> **REQUEST**: Report every line below that contains the string "patch", copying each such line in full.
··· RECORD EXTRACTS ···
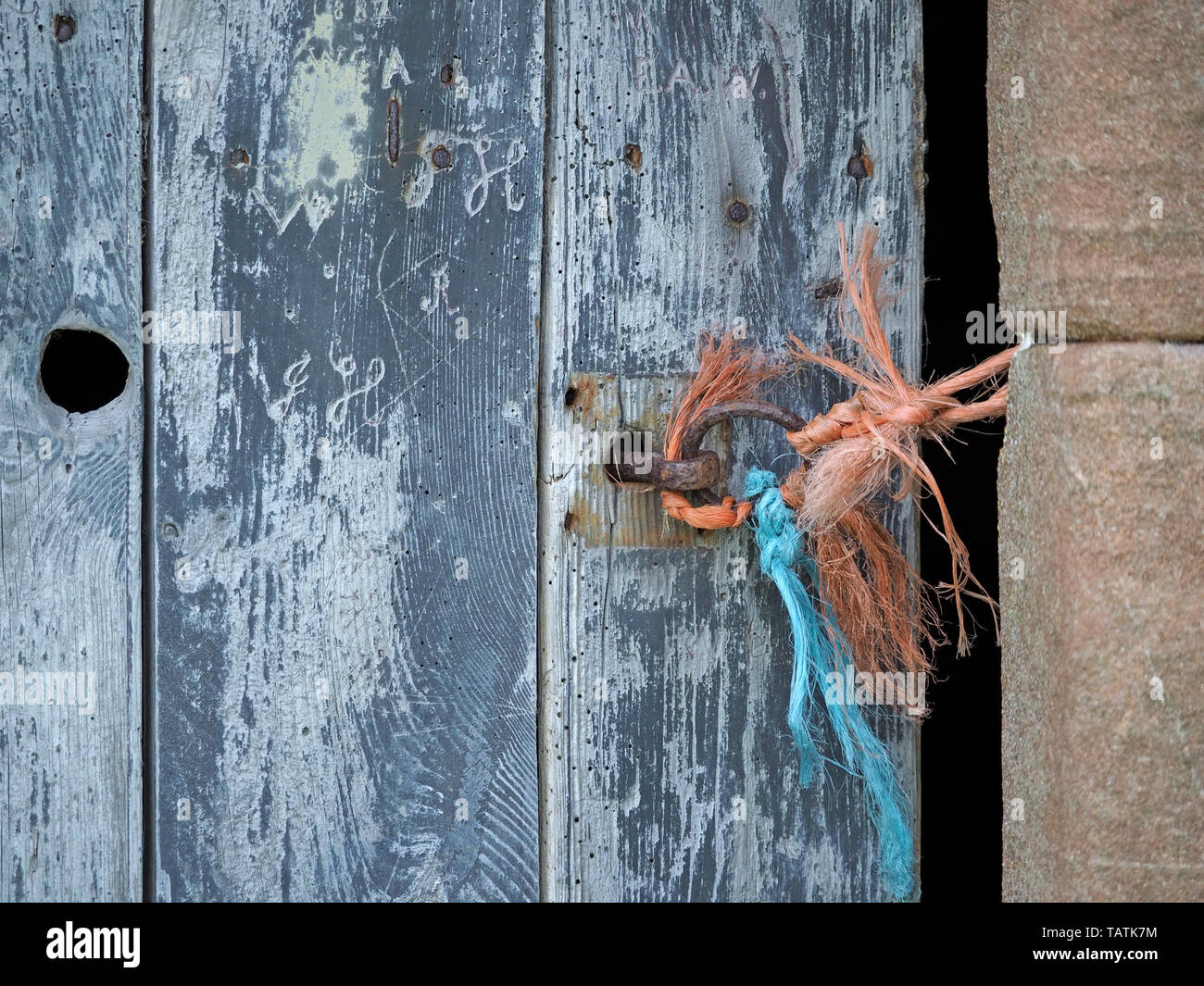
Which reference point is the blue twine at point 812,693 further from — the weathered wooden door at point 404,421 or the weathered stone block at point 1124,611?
···
··· RECORD EXTRACTS ···
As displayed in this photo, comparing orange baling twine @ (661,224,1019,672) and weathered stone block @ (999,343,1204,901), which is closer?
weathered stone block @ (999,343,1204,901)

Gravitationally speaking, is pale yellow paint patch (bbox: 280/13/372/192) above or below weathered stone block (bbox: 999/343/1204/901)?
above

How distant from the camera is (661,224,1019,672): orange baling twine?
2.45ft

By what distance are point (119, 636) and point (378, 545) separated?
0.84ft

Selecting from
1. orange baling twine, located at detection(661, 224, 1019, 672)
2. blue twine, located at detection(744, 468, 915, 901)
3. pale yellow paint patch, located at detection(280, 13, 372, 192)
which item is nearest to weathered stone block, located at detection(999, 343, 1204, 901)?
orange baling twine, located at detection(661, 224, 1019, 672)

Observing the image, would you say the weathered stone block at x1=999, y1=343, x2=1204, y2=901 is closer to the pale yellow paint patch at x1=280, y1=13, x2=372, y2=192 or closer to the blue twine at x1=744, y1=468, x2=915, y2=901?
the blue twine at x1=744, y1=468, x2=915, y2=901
···
> **RESULT**:
Gravitationally speaking, is pale yellow paint patch (bbox: 280/13/372/192) above or below weathered stone block (bbox: 999/343/1204/901)?
3. pale yellow paint patch, located at detection(280, 13, 372, 192)
Observing the image, would you say the weathered stone block at x1=999, y1=343, x2=1204, y2=901 is closer to the pale yellow paint patch at x1=280, y1=13, x2=372, y2=192 or closer to the blue twine at x1=744, y1=468, x2=915, y2=901?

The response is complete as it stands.